The complexity of very large scale integrated circuits, VLSI, renders the testing of such circuits very difficult and expensive. To alleviate the difficulty, circuit testability has been designed into the VLSI circuit. In the past, as outlined in a paper reported in the IEEE Journal of Solid State Circuits, Vol. SC-15, No. June 3, 1980, entitled "Built-In Test for Complex Digital Integrated Circuits", a built-in register provides for an input signal drive for circuits under test, and a test answer evaluator in the form of another register permits evaluation of the result of applying the input signal drive to the circuit under test.
The built-in registers have been used as a scan generator to apply a test pattern to the device and compare the circuit response to the test patterns with the applied test patterns.

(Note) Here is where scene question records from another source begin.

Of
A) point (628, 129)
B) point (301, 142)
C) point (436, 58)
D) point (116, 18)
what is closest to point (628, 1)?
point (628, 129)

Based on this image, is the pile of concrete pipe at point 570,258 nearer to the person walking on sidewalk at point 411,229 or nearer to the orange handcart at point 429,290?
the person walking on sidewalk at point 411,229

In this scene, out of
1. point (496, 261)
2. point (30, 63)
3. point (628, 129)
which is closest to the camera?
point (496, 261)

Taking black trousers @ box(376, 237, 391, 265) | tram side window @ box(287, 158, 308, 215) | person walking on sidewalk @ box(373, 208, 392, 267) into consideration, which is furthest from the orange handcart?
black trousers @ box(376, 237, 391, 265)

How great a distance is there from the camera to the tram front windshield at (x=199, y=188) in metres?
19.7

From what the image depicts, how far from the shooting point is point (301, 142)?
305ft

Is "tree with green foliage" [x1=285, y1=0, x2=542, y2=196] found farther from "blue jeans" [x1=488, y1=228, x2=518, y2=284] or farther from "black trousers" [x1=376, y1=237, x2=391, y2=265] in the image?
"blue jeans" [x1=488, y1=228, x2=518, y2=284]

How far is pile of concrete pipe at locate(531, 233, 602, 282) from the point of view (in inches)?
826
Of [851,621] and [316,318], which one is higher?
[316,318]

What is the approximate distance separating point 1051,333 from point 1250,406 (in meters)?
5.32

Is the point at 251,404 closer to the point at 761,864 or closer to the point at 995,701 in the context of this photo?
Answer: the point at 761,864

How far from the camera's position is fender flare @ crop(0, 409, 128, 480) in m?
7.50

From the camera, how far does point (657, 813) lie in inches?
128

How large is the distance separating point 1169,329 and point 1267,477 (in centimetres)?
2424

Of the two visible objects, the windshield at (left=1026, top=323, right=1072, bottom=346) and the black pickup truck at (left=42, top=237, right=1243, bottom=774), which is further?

The register may be operated in a serial shift register linear (LSR) mode, permitting the desired test pattern to be serially entered into the register and then latched to provide a desired parallel input to a circuit under test. The circuit under test is then rendered operable and the response to the input is parallel loaded in another LSR mode register. The response to the test is then serially read out to determine whether the circuit under test functioned appropriately. These techniques are generically referred to as level sensitive scan design, LSSD.
More sophisticated testing is performed through the use of random pattern generation and corresponding signature analysis operating the LSR as a linear feedback shift register. The random pattern is generated by a linear differential shift register with appropriate feedback to generate a polynomial pseudo-random number. The polynomial is applied to the circuit under test. The response of the circuit under test to the continuously changing random number is "hashed" or compressed by another linear differential shift register operated as a signature analyzer to preserve any detected errors. At the end of the pattern generation sequence, the hashed result is serially read from the signature analyzer to determine whether the circuit under test performed appropriately.
The on-chip testing techniques using SRL registers all produce hardware overhead for the chip. Additionally, the linear feedback shift register requires feedback connections and control lines adding to the device pin out.